Reading passage:
UAE - Prime residential prices in Dubai, which encompass the neighbourhoods of The Palm Jumeirah, Emirates Hills and Jumeirah Bay Island, are set to experience the strongest price growth globally, according to global property consultancy Knight Frank.

Dubai’s perennial challenge has been its ‘build-it-and-they-will-come’ mantra, which has resulted in more homes being built than the market is capable of absorbing. In this cycle however the number of new high-end homes planned is failing to keep pace with demand, stated Knight Frank in its 2023 Prime Predictions – Dubai Edition report.

Bulgari Lighthouse on Jumeirah Bay Island (31 apartments) and Alpago’s Palm Flower on the Palm Jumeirah (11 apartments) account for the bulk of new high-end homes coming to the city’s prime neighbourhoods.

Faisal Durrani, Partner – Head of Middle East Research, said: "Dubai’s prime residential market has and continues to be a global outlier, with record price growth in 2022, albeit this has been from a low base."

"Adding to the city’s appeal is its relative ‘affordability’, with prime homes transacting for around $800 per sq ft, making Dubai one of the most ‘affordable’ luxury residential markets in the world. Overall residential prices trail 2014 peak levels by 21.4%," he added.

Knight Frank said Dubai’s mainstream residential market is expected to register price increases of 5-7% by the end of 2022 and a similar rate of growth is expected in 2023.

Data listing:
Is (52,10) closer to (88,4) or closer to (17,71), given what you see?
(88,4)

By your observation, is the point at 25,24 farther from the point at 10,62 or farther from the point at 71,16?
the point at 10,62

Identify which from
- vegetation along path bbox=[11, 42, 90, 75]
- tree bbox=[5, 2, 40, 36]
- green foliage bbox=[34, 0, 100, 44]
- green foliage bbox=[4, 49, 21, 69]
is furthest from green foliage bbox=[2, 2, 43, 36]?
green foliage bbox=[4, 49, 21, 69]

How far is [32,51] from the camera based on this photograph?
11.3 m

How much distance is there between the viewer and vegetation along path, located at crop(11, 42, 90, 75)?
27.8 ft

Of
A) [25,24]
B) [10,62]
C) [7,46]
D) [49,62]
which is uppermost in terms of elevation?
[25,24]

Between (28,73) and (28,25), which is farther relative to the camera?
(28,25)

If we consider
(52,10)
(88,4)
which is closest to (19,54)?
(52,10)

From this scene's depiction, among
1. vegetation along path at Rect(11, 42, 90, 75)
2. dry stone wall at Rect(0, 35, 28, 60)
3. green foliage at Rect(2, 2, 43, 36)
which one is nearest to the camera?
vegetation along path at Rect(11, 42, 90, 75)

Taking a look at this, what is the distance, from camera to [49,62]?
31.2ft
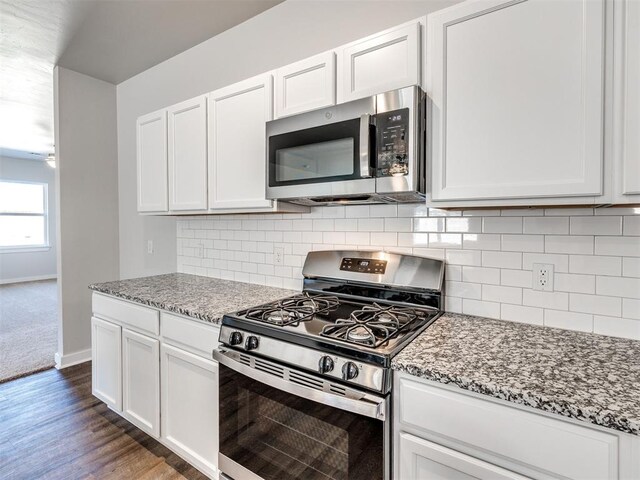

About this exercise: Copy the whole Dubai housing article word for word. The entries come from a different source than the Dubai housing article.

Answer section:
UAE - Prime residential prices in Dubai, which encompass the neighbourhoods of The Palm Jumeirah, Emirates Hills and Jumeirah Bay Island, are set to experience the strongest price growth globally, according to global property consultancy Knight Frank.

Dubai’s perennial challenge has been its ‘build-it-and-they-will-come’ mantra, which has resulted in more homes being built than the market is capable of absorbing. In this cycle however the number of new high-end homes planned is failing to keep pace with demand, stated Knight Frank in its 2023 Prime Predictions – Dubai Edition report.

Bulgari Lighthouse on Jumeirah Bay Island (31 apartments) and Alpago’s Palm Flower on the Palm Jumeirah (11 apartments) account for the bulk of new high-end homes coming to the city’s prime neighbourhoods.

Faisal Durrani, Partner – Head of Middle East Research, said: "Dubai’s prime residential market has and continues to be a global outlier, with record price growth in 2022, albeit this has been from a low base."

"Adding to the city’s appeal is its relative ‘affordability’, with prime homes transacting for around $800 per sq ft, making Dubai one of the most ‘affordable’ luxury residential markets in the world. Overall residential prices trail 2014 peak levels by 21.4%," he added.

Knight Frank said Dubai’s mainstream residential market is expected to register price increases of 5-7% by the end of 2022 and a similar rate of growth is expected in 2023.